In Silico Discovery of Fructosamine-3-Kinase Inhibitors Targeting the Nrf2-Mediated Antioxidant Response in Cancer Cells: A Molecular Dynamics Approach

Fructosamine-3-kinase is an enzyme responsible for deglycating the transcription factor nuclear factor erythroid 2-related factor 2 (Nrf2) which regulates the expression of numerous genes involved in the cellular defence against oxidative stress. To identify inhibitors against FN3K, which may disrupt antioxidant-homeostasis in cancer cells, noncovalent docking was performed for a set of 83 ATP-mimicking kinase inhibitors, followed by flexible side-chain docking to re-confirm the trend in binding energies. Covalent docking was also performed for a set of 36 known covalent kinase inhibitors with the active site Cys150 residue. The recently reported crystal structure of Human FN3K [PDB:8UE1] was employed for docking. The pharmacokinetic and toxicological properties of the top noncovalent and covalent inhibitors were subsequently studied.

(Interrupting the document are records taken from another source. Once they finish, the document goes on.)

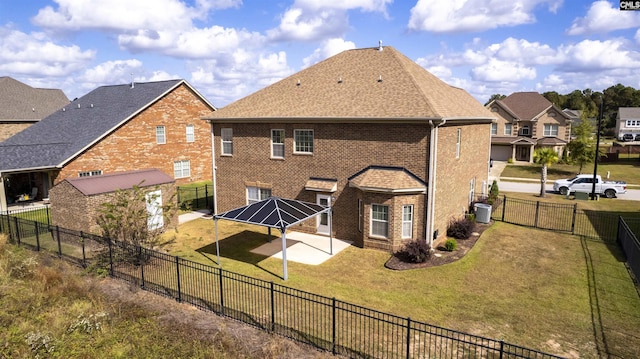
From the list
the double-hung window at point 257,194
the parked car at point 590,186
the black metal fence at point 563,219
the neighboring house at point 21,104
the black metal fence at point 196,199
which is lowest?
the black metal fence at point 563,219

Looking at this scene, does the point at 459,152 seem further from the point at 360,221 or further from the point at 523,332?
the point at 523,332

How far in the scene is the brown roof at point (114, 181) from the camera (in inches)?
747

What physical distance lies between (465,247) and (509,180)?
81.0 feet

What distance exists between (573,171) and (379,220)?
35.5 m

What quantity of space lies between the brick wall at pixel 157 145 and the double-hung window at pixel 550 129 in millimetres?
42308

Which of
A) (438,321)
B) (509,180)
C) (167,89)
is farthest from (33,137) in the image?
(509,180)

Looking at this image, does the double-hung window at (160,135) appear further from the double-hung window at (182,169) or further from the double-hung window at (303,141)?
the double-hung window at (303,141)

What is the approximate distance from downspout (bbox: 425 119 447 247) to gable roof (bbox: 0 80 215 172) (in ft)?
83.6

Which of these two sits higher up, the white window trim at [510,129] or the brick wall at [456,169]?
the white window trim at [510,129]

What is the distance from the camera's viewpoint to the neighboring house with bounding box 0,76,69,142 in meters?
45.3

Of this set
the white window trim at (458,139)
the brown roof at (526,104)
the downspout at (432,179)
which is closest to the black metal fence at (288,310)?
the downspout at (432,179)

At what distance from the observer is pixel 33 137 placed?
35.2 metres

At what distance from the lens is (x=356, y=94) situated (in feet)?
67.2

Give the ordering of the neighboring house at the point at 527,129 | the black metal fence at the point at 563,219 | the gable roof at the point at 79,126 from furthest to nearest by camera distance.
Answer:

Kinase inhibitors with appropriate ADMET properties that are suitable for human administration and have favourable binding energies were subjected to molecular dynamics simulations to study the stability of their protein-ligand complexes. On the basis of 110 ns MD simulations, it was concluded that trilaciclib, tucatinib and olmutinib can be considered candidate inhibitors for HsFN3K inhibition. Trilaciclib and tucatinib also showed favourable thermodynamic binding free energies of -23.37 ± 3.03 and − 18.36 ± 1.83 kcal/mol respectively, as calculated via MM/PBSA method. Olmutinib displayed very stable binding as a complex with FN3K with no dramatic shifts in protein structure or having any impact on its folding. The solvation and hydration effects seen on the ATP-binding site in response to ligand-binding were also extensively studied which corresponds to efficient ligand entry. These drugs are expected to have favourable in-vitro and in-vivo activity inhibiting HsFN3K on the basis of our results.